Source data
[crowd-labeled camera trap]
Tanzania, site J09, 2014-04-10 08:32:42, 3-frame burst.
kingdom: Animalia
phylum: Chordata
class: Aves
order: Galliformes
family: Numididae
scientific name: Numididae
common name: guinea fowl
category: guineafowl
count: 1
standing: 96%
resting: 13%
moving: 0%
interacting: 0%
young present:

=== Aim of the task ===
Write out the records above again, keeping each one identical to the original.

=== Exercise answer ===
[crowd-labeled camera trap]
Tanzania, site J09, 2014-04-10 08:32:42, 3-frame burst.
kingdom: Animalia
phylum: Chordata
class: Aves
order: Galliformes
family: Numididae
scientific name: Numididae
common name: guinea fowl
category: guineafowl
count: 1
standing: 96%
resting: 13%
moving: 0%
interacting: 0%
young present:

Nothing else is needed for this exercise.